> **Work item**
Reproduce every one of the entries below word for word, leaving out the pictures and keeping only the text.
====== Materials provided ======
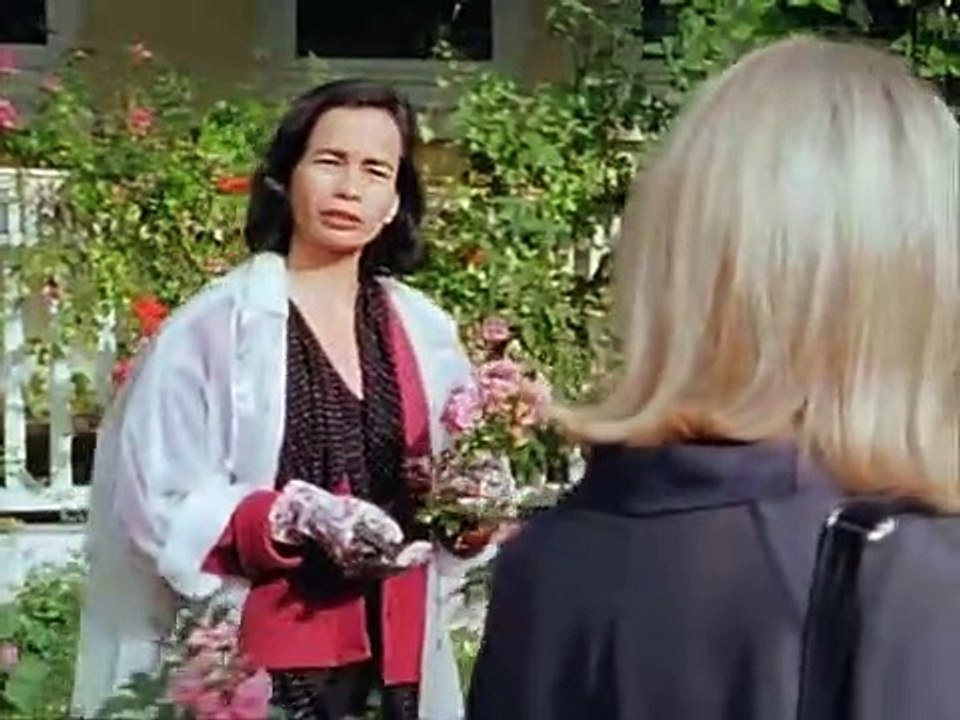 Tatort Staffel 27 Folge 27 - Part 02 HD Deutsch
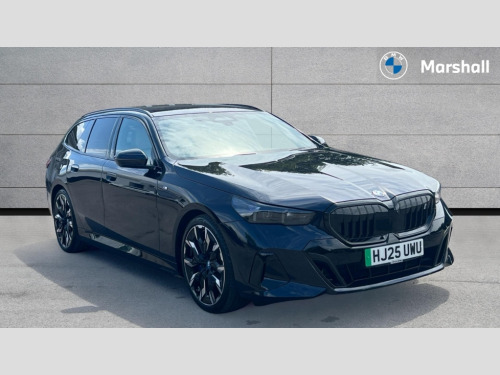 BMW i5  I5 250kW eDrive40 M Sport Pro 84kWh 5dr Auto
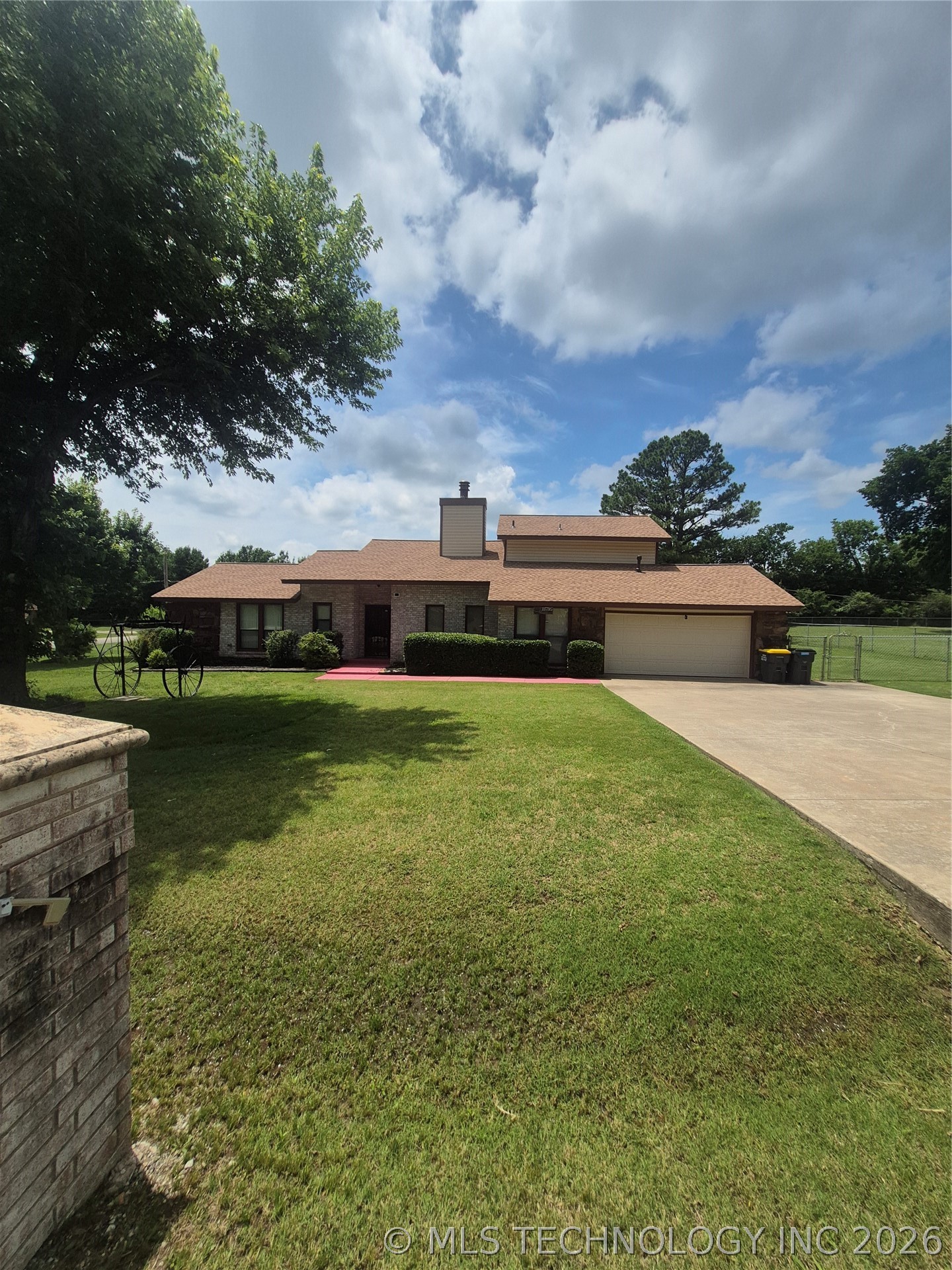 11716 S Ash Street Jenks OK 74037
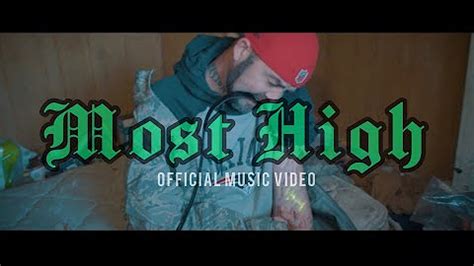 most high - YouTube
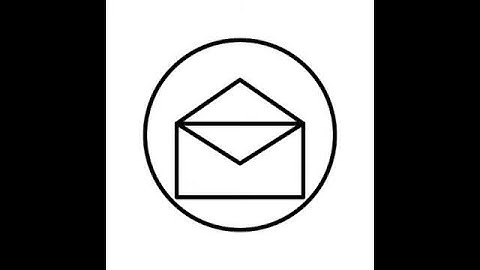 Envelope Animation Tutorial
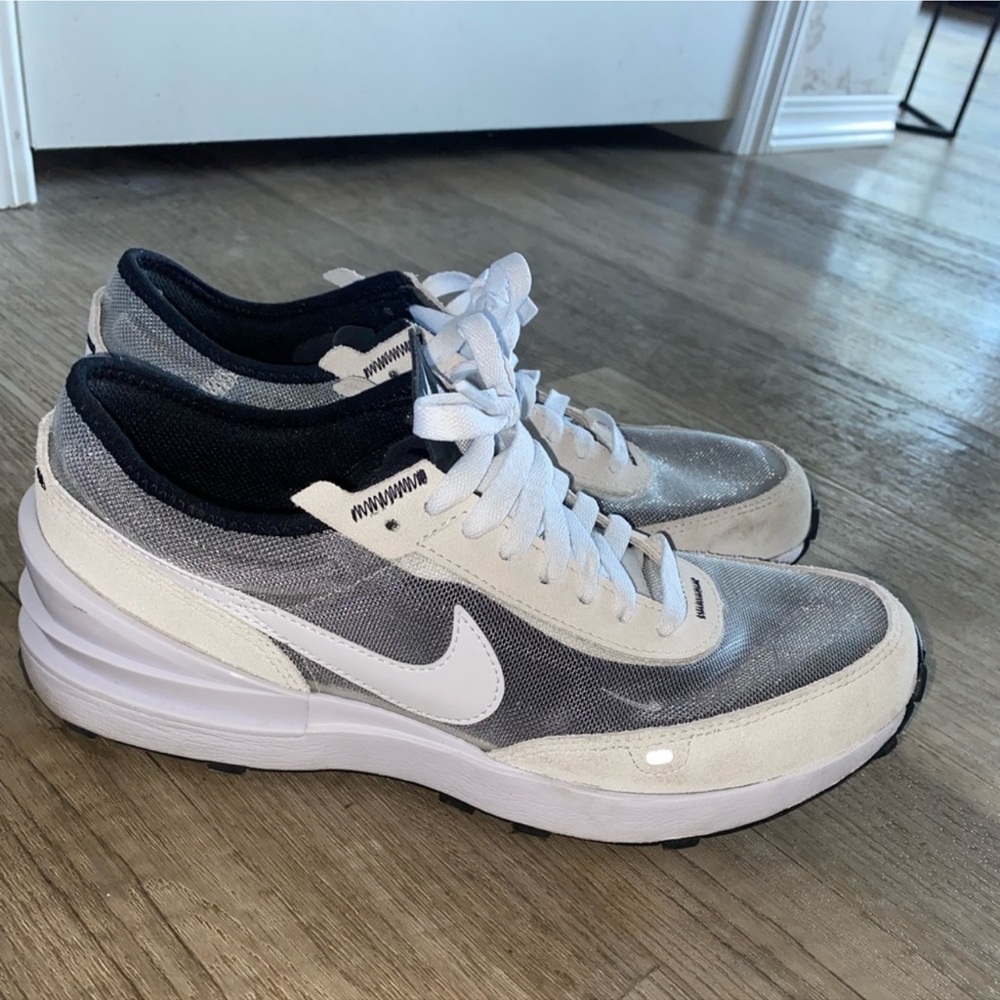 Nike Waffle Shoe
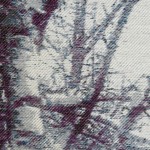 Jacquard Weaving, Metallic threads, wool and sewing threads, 12 000 $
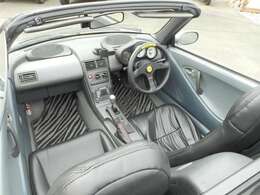 室内の状態も掃除が終わり綺麗になりました♪30年も経過していると思えませんよ（笑）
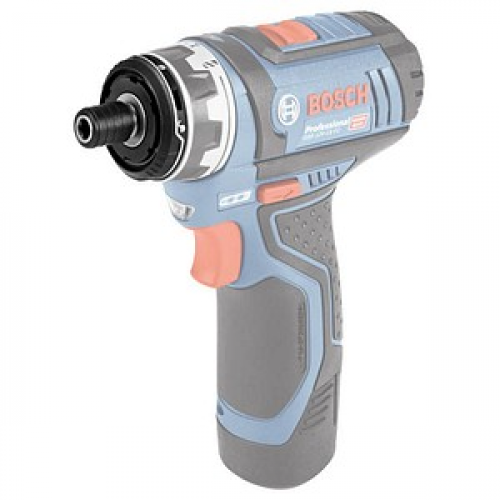 BOSCH Professional FlexiClick-Aufsatz GFA 12-X Bithalter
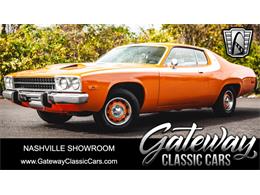 1973 Plymouth Road Runner (CC-1790537) for sale in O'Fallon, Illinois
======
> **Exercise output**
 Tatort Staffel 27 Folge 27 - Part 02 HD Deutsch
 BMW i5  I5 250kW eDrive40 M Sport Pro 84kWh 5dr Auto
 11716 S Ash Street Jenks OK 74037
 most high - YouTube
 Envelope Animation Tutorial
 Nike Waffle Shoe
 Jacquard Weaving, Metallic threads, wool and sewing threads, 12 000 $
 室内の状態も掃除が終わり綺麗になりました♪30年も経過していると思えませんよ（笑）
 BOSCH Professional FlexiClick-Aufsatz GFA 12-X Bithalter
 1973 Plymouth Road Runner (CC-1790537) for sale in O'Fallon, Illinois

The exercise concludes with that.